While it might seem this adds another tier to web applications, the fact is the Entity Framework model acts as a substitute for what would be the logic tier.
You have the choice to either generate an empty model or through an existing database. Consider the example below that demonstrates the model generation process from a BibleStore database.
You begin by adding an Entity Framework model to a project, which is selected from the Data templates column:
Once the model is added, you can link it with an existing database in the exact same fashion as you would add a data control (such as a Data Source). This image illustrates connecting to a SQL Express database.
When you’ve finished connecting to the database, it’s simply a matter of specifying the views, stored procedures and tables you want to include in the model. The views and tables act as the class objects. Stored procedures are viewed as methods, tying the Entity Framework model together so that the application can take full advantage of interacting with any existing data logic.
Querying Entity Framework with LINQ
Now you have a model you can query using LINQ. This significantly speeds up development time as well as the application. You will also note that the model tracks relationships between the tables, as illustrated by the line drawn between the Publisher and Bible tables to show the 1 to many relationship of the entities.
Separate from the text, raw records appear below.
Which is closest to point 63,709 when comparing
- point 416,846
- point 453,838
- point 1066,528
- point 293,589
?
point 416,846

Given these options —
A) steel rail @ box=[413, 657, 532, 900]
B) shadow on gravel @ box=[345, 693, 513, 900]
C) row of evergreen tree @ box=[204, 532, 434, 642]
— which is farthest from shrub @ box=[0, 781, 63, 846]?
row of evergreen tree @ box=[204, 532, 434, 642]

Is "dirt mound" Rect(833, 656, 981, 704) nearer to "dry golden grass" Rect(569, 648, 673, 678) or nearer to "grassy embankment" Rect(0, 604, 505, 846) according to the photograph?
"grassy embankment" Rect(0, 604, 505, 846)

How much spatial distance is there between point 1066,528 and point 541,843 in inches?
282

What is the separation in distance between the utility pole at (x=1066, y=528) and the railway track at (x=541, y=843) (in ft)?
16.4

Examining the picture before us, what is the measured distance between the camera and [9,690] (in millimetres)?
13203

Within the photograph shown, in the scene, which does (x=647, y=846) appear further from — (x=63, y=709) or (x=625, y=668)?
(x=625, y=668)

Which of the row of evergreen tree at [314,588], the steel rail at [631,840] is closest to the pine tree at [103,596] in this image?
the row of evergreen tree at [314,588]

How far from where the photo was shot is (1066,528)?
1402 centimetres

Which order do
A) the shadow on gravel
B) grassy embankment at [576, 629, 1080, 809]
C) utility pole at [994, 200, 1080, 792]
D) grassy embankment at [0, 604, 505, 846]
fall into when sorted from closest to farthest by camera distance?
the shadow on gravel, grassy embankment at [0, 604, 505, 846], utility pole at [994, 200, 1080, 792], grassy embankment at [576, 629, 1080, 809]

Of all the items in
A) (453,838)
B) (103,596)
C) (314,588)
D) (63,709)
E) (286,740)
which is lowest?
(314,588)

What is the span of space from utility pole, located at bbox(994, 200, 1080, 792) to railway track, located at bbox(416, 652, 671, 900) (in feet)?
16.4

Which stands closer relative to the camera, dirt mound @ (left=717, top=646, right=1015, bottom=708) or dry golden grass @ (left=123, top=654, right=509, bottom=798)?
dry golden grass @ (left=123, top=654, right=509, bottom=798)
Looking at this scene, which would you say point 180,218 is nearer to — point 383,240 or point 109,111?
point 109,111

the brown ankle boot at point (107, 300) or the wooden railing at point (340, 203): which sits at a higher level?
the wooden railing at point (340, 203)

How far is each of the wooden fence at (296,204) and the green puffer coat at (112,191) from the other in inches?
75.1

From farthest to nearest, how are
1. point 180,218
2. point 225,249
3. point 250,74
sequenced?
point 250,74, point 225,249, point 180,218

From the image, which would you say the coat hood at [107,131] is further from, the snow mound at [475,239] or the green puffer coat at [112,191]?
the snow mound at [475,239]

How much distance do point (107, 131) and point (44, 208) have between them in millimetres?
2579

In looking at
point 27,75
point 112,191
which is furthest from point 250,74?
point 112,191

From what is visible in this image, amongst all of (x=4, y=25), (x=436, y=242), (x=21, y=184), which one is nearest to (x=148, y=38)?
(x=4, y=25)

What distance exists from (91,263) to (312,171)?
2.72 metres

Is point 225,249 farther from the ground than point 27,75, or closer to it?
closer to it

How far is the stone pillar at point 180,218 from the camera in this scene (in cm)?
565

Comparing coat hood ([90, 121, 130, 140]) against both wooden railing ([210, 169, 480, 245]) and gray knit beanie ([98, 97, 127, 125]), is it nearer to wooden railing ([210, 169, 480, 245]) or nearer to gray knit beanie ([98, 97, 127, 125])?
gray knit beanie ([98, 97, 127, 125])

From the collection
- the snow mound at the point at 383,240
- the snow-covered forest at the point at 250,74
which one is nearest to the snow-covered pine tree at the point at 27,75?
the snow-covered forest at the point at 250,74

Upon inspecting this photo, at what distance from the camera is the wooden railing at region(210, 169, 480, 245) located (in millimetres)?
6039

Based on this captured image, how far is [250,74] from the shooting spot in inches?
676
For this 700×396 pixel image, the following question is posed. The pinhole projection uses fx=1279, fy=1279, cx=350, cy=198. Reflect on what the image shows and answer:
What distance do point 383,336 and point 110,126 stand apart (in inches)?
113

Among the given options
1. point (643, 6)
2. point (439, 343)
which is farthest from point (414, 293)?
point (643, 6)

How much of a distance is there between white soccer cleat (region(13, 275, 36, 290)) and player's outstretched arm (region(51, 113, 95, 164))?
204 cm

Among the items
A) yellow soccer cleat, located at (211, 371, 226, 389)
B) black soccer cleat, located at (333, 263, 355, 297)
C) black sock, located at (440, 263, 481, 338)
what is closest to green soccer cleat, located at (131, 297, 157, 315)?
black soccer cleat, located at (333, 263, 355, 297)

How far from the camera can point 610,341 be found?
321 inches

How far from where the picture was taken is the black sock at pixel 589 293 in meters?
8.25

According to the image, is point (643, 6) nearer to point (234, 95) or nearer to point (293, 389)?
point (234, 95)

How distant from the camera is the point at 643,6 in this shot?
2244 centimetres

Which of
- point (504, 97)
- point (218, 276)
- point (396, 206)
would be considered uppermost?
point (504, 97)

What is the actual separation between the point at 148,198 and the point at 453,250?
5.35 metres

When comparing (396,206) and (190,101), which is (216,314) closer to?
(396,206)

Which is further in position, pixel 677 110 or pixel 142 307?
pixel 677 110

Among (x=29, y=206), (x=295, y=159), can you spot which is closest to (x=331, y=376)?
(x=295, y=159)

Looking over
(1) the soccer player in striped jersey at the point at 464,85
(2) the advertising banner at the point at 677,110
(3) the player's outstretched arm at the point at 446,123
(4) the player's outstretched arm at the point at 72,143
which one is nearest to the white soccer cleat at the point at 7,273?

There’s no question the ADO.NET Entity Framework can make development faster, safer and more scalable. But more importantly it makes developing data-drive web and desktop applications much easier. It is also data provider agnostic, so you can potentially use it to interact with Oracle, MySQL, PostgreSQL and others. The ADO.NET Entity Framework (currently at version 4.3.1) is truly becoming a “model way” (hee, hee — pun intended) for working with data. God bless and happy coding!
vietchristian says
Thank you for sharing!
Jon Guenther says
You’re very welcome! I hope you continue to find the posts useful. God bless and happy coding.